Source document below:
`descent` Recursive Descent Parser Generator

A recursive descent parser generator that produces high-performance callback-based parsers from declarative .desc specifications.

See also:

SYNTAX.md - Complete .desc DSL syntax reference
characters.md - Character, String, and Class literal specification

Philosophy

The DSL describes what to parse. The generator figures out how.

Type-driven emit: Return types determine events, no explicit emit() needed
Inferred EOF: Default EOF behavior derived from context (|eof available for explicit control)
Auto SCAN: SIMD-accelerated scanning inferred from state structure
True recursion: Call stack IS the element stack
Minimal state: Small functions compose into complex parsers

Installation

gem install descent

Or in your Gemfile:

gem 'descent'

Usage

# Generate Rust parser (to stdout)
descent generate parser.desc

# Generate with output file
descent generate parser.desc -o parser.rs

# Generate with debug tracing enabled
descent generate parser.desc --trace

# Validate .desc file without generating
descent validate parser.desc

# Debug: inspect tokens, AST, or IR
descent debug parser.desc
descent debug --tokens parser.desc
descent debug --ast parser.desc

# Show help
descent --help
descent generate --help

The `.desc` DSL

.desc files are valid UDON documents (enabling future bootstrapping). The format uses pipe-delimited declarations.

Document Structure

|parser myparser                    ; Parser name (required)

|type[Element] BRACKET              ; Type declarations
|type[Text]    CONTENT

|entry-point /document              ; Where parsing begins

|function[document]                 ; Function definitions
  |state[:main]
    ...

Type System

Types declare what happens when a function returns:

Category	On Entry	On Return
`BRACKET`	Emit `TypeStart`	Emit `TypeEnd`
`CONTENT`	`MARK` position	Emit `Type` with content
`INTERNAL`	Nothing	Nothing (internal use only)

|type[Element]   BRACKET    ; ElementStart on entry, ElementEnd on return
|type[Name]      CONTENT    ; MARK on entry, emit Name with content on return
|type[INT]       INTERNAL   ; No emit - internal computation only

Functions

|function[name]                     ; Void function (no auto-emit)
|function[name:ReturnType]          ; Returns/emits ReturnType
|function[name:Type] :param         ; With parameter
|function[name:Type] :p1 :p2        ; Multiple parameters

Functions returning BRACKET types automatically emit Start on entry, End on return. Functions returning CONTENT types automatically MARK on entry, emit content on return.
End of Source document.
Data segment below:
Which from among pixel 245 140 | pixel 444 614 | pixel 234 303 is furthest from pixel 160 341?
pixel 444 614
End of Data segment.
- Description of the task -
Pick up the page on the descent parser generator after its final sentence and keep writing it.

- Output -
Parameterized byte matching:

Parameters used in |c[:param]| become byte (u8) type, enabling functions to work with different terminators:

; A single function handles [], {}, () by parameterizing the close char
|function[bracketed:Bracketed] :close
  |c[:close]   | ->  |return              ; Match against param value
  |default     | /content(:close)  |>>    ; Pass param to nested calls

Called as: /bracketed(']') for ], /bracketed('}') for }, /bracketed(')') for ). (Legacy syntax /bracketed(<R>) etc. also works.)

This eliminates duplicate functions that differ only in their terminator character.

States

|function[element:Element] :col
  |state[:identity]
    |LETTER     |.name     | /name           |>> :after
    |default    |.anon     |                 |>> :content

  |state[:after]
    |c['\n']      |.eol      | ->              |>> :children
    |default    |.inline   | /text(col)      |>> :children

Cases (Character Matching)

Each case has: match | actions | transition

|c[x]           | actions    |>> :state   ; Match single char
|c['\n']        | actions    |>>          ; Match newline (self-loop)
|c[' \t']       | actions    |return      ; Match space or tab (quoted)
|c[abc]         | actions    |>> :next    ; Match any of a, b, c
|c[<0-9>]       | actions    |>> :digit   ; Match digit (using class syntax)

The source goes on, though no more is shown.